+++ RECORDS FOR THE EXERCISE +++

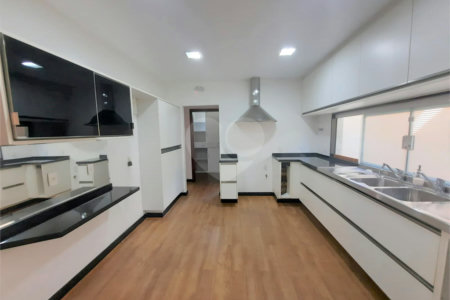 Sobrado à venda com 4 quartos, sendo 2 suítes, em Granja Julieta, São Paulo, SP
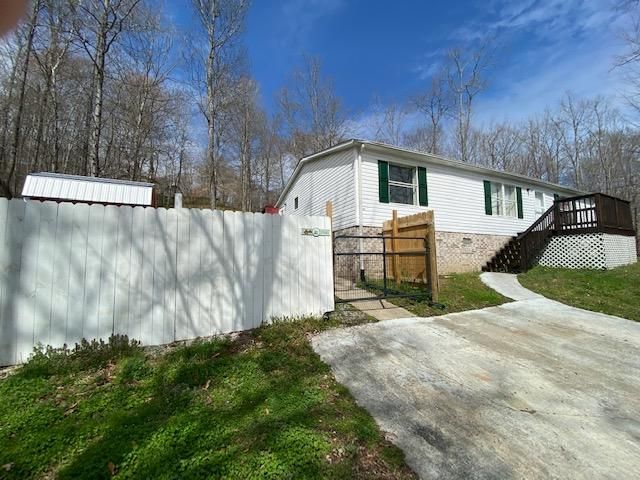 174 Cutters Ln, Clinton, TN 37716
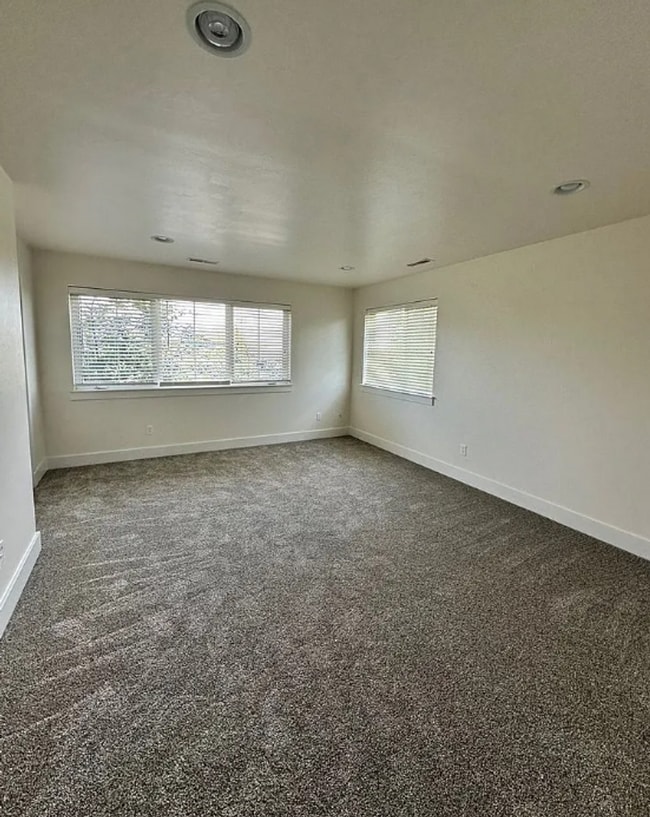 Building Photo - 4 Bedroom Townhome for Rent in Bozeman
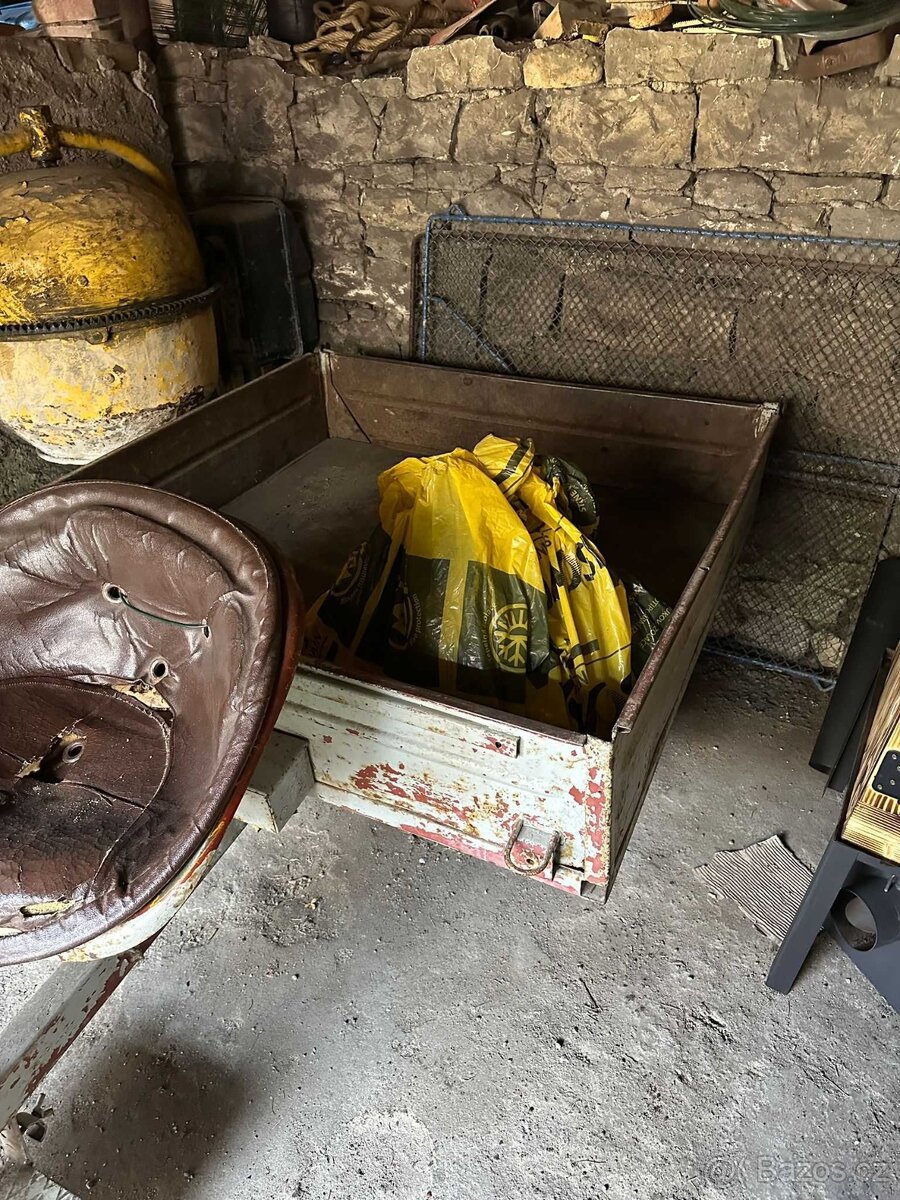 Malotraktor TJ-5 s valníkem - 11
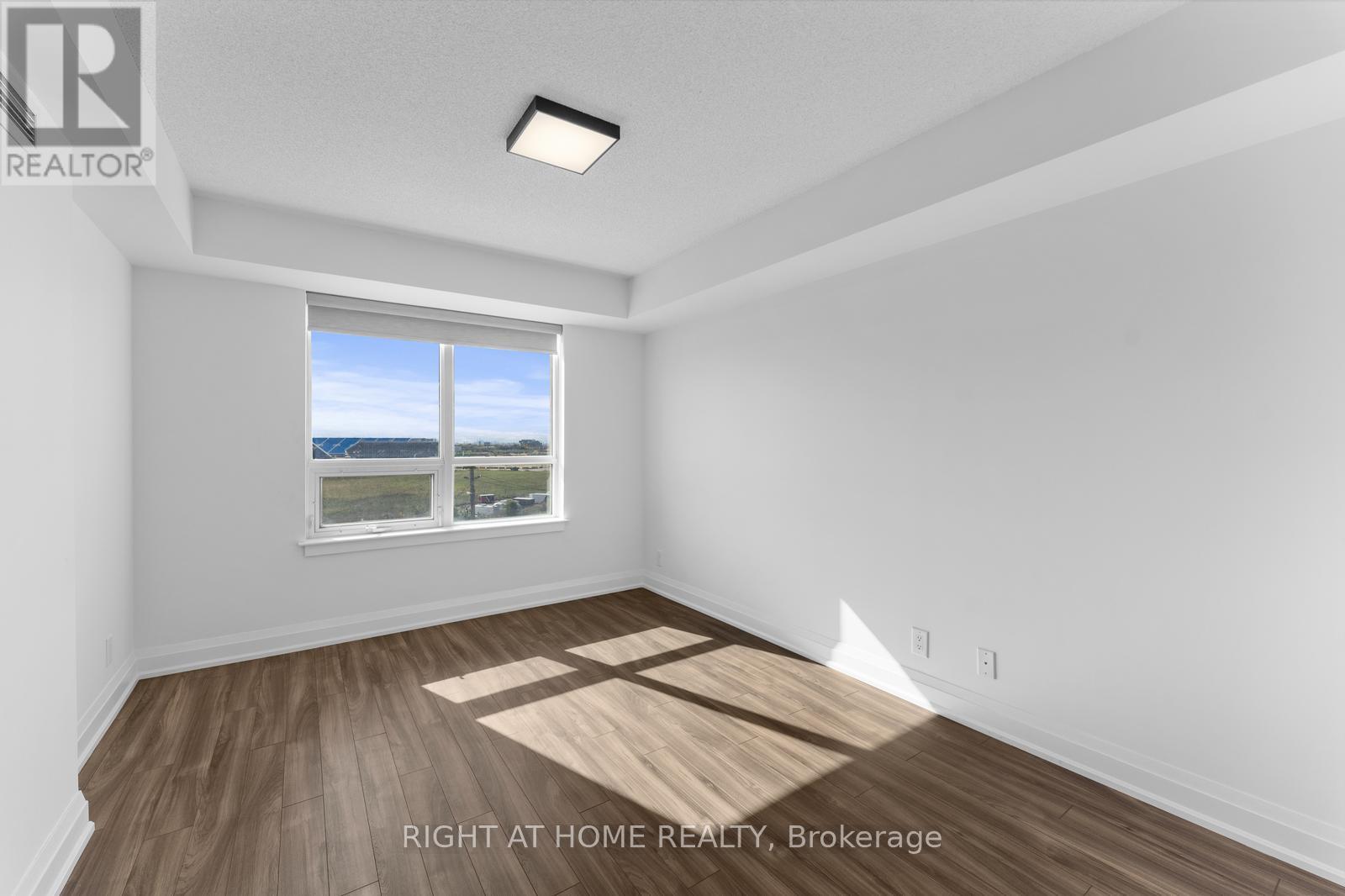 608 - 1070 Sheppard Avenue W, Toronto, Ontario  M3J 0G8 - Photo 24 - W12482603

+++

| THE TASK |
Write out the caption lines from all five rows above word for word, leaving out the pictures.

| SOLUTION TO THIS PROBLEM |
 Sobrado à venda com 4 quartos, sendo 2 suítes, em Granja Julieta, São Paulo, SP
 174 Cutters Ln, Clinton, TN 37716
 Building Photo - 4 Bedroom Townhome for Rent in Bozeman
 Malotraktor TJ-5 s valníkem - 11
 608 - 1070 Sheppard Avenue W, Toronto, Ontario  M3J 0G8 - Photo 24 - W12482603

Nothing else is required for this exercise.